Your task is to return the span of lines beginning at the one with "In the shot, which" and ending at the last line of the data, exactly as it stands.
--- BEGIN Provided entries ---
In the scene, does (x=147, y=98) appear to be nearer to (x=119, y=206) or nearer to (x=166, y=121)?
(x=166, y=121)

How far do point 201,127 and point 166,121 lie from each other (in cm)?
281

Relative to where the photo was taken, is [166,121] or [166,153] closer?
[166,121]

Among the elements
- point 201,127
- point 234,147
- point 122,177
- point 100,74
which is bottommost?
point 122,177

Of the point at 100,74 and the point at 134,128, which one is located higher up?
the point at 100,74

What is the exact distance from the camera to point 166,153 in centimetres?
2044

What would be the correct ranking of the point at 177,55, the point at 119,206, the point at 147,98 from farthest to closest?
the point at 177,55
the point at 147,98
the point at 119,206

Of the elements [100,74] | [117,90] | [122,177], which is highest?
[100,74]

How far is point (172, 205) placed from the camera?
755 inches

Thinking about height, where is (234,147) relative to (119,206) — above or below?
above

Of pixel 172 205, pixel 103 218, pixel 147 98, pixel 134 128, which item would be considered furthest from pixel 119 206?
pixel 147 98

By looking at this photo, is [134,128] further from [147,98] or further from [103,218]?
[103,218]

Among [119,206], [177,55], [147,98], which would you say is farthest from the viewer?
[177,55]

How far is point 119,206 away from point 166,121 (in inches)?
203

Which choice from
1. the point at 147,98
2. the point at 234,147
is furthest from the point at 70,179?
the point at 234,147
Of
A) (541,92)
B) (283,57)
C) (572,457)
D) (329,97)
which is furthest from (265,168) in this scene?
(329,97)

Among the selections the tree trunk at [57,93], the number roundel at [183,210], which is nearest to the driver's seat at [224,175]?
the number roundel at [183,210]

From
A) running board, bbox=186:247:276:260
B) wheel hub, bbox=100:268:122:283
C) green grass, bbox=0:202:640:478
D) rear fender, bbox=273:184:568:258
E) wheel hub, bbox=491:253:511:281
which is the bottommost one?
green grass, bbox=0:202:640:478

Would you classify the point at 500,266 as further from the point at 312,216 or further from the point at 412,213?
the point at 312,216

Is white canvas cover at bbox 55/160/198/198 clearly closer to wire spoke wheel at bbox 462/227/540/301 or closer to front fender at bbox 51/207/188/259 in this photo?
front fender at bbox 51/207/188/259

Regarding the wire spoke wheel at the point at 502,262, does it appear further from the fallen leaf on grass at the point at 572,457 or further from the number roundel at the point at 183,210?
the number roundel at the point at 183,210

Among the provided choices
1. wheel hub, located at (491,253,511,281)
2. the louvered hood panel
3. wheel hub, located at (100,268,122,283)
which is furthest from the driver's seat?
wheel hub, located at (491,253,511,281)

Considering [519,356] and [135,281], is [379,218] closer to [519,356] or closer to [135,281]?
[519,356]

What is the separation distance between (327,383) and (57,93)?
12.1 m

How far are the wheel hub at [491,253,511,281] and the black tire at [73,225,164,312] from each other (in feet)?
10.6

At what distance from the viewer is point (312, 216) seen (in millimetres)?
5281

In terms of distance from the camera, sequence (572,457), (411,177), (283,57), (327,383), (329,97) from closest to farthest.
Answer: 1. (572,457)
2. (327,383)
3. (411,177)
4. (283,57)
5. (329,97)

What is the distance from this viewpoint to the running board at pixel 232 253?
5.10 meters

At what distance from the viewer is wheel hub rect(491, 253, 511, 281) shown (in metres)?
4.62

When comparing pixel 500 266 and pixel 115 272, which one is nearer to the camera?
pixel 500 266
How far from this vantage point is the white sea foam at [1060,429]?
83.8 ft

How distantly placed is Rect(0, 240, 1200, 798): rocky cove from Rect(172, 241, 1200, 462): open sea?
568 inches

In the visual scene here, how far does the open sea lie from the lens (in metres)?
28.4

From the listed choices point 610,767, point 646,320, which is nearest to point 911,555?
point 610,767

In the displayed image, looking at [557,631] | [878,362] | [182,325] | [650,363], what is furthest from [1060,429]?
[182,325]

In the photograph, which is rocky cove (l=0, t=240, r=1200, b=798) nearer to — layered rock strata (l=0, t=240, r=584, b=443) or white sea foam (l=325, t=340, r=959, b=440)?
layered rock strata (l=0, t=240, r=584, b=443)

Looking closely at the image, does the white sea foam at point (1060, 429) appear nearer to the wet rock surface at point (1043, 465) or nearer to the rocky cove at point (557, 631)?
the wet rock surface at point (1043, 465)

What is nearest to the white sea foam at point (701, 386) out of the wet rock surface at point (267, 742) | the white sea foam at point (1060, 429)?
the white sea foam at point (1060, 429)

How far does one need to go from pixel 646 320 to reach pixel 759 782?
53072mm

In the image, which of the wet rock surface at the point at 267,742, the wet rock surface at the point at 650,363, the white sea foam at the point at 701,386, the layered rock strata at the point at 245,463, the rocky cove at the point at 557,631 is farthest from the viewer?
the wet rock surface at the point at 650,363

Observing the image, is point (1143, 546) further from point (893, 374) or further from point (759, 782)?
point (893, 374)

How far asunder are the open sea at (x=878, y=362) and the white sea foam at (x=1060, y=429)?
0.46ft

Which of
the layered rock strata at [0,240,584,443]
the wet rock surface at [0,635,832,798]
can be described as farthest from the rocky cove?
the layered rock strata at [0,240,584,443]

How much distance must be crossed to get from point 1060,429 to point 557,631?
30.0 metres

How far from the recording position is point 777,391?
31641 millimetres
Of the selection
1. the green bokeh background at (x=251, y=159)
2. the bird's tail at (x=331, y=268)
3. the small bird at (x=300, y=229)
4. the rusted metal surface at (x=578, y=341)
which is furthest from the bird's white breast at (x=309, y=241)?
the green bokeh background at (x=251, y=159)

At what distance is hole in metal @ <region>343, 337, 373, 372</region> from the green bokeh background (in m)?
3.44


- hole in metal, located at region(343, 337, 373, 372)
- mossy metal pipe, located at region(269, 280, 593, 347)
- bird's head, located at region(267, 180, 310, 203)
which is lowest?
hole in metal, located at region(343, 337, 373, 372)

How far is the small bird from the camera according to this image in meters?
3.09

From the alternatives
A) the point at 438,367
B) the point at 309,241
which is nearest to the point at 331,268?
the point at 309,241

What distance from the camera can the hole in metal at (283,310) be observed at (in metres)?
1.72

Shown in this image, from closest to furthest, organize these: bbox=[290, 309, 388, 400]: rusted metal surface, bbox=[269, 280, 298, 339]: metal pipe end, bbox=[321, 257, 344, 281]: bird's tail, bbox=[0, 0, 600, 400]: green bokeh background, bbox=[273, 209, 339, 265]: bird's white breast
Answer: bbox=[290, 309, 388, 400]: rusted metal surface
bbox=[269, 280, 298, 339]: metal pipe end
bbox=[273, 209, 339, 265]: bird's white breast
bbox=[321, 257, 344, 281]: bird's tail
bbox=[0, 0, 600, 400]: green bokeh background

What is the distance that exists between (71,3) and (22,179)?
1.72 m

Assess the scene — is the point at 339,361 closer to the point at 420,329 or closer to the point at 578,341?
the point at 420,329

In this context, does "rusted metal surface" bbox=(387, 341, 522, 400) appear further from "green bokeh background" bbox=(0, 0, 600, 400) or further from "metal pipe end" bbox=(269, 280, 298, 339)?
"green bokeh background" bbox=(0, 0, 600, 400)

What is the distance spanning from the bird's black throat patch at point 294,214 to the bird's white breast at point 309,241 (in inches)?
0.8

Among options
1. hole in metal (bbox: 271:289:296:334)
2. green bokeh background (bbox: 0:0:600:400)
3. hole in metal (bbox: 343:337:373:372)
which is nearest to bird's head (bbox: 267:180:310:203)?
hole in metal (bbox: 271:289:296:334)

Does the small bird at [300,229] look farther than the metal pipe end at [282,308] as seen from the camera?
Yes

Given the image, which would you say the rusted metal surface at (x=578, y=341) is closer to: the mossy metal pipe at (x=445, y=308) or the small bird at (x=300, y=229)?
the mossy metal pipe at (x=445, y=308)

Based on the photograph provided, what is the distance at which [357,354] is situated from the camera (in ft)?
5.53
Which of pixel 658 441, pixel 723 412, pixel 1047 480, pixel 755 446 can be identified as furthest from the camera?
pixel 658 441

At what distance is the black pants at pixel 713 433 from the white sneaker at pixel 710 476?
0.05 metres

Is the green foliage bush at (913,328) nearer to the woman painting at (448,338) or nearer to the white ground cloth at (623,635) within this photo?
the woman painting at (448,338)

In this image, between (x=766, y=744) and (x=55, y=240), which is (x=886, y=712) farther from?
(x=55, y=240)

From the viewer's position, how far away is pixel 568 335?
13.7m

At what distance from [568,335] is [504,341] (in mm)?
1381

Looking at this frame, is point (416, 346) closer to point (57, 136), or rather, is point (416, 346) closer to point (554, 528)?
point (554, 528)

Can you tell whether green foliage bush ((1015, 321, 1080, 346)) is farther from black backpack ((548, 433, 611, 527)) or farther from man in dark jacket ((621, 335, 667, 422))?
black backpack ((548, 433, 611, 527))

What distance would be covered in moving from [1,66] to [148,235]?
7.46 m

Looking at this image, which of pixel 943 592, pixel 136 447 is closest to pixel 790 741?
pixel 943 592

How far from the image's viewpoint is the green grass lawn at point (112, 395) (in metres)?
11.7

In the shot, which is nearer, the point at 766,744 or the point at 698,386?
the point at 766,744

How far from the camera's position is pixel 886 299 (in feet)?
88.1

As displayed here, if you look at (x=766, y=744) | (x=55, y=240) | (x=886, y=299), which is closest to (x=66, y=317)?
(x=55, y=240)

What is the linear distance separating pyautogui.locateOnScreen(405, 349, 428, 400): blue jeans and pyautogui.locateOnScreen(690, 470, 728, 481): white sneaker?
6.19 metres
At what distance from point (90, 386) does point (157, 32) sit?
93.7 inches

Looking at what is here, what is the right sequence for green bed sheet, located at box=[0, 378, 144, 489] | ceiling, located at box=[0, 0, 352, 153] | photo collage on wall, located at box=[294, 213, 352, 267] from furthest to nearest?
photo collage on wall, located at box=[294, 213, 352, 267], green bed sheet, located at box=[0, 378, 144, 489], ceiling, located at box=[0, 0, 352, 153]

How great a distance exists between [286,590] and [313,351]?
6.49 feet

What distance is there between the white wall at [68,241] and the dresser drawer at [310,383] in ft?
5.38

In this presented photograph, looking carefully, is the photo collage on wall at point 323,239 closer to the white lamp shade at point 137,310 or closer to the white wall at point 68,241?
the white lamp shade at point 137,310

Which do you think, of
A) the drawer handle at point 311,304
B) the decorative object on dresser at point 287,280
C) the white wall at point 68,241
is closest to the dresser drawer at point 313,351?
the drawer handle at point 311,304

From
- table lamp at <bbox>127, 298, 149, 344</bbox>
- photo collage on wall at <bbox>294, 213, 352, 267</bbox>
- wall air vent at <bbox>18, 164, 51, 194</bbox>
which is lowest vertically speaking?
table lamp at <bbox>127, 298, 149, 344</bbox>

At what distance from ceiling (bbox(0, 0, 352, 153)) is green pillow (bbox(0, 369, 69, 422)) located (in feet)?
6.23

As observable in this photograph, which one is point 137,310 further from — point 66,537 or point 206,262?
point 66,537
--- END Provided entries ---
The result:
In the shot, which is nearer, the point at 766,744 or the point at 698,386?
the point at 766,744

How far from the camera's position is pixel 886 299 (in feet)?
88.1

As displayed here, if you look at (x=766, y=744) | (x=55, y=240) | (x=886, y=299), which is closest to (x=66, y=317)?
(x=55, y=240)

What is the linear distance separating pyautogui.locateOnScreen(405, 349, 428, 400): blue jeans and pyautogui.locateOnScreen(690, 470, 728, 481): white sneaker?
6.19 metres
At what distance from point (90, 386) does point (157, 32) sit?
93.7 inches

Looking at what is here, what is the right sequence for green bed sheet, located at box=[0, 378, 144, 489] | ceiling, located at box=[0, 0, 352, 153] | photo collage on wall, located at box=[294, 213, 352, 267] from furthest to nearest?
photo collage on wall, located at box=[294, 213, 352, 267], green bed sheet, located at box=[0, 378, 144, 489], ceiling, located at box=[0, 0, 352, 153]

How great a distance exists between [286,590] and [313,351]?
6.49 feet

What distance is there between the white wall at [68,241] and the dresser drawer at [310,383] in ft?
5.38

In this presented photograph, looking carefully, is the photo collage on wall at point 323,239 closer to the white lamp shade at point 137,310 or closer to the white wall at point 68,241?
the white lamp shade at point 137,310

Which do you think, of
A) the drawer handle at point 311,304
B) the decorative object on dresser at point 287,280
C) the white wall at point 68,241
is closest to the dresser drawer at point 313,351?
the drawer handle at point 311,304

From
- table lamp at <bbox>127, 298, 149, 344</bbox>
- photo collage on wall at <bbox>294, 213, 352, 267</bbox>
- wall air vent at <bbox>18, 164, 51, 194</bbox>
which is lowest vertically speaking?
table lamp at <bbox>127, 298, 149, 344</bbox>

At what distance from ceiling (bbox(0, 0, 352, 153)) is green pillow (bbox(0, 369, 69, 422)) located (in feet)?
6.23

As observable in this photograph, which one is point 137,310 further from — point 66,537 or point 206,262?
point 66,537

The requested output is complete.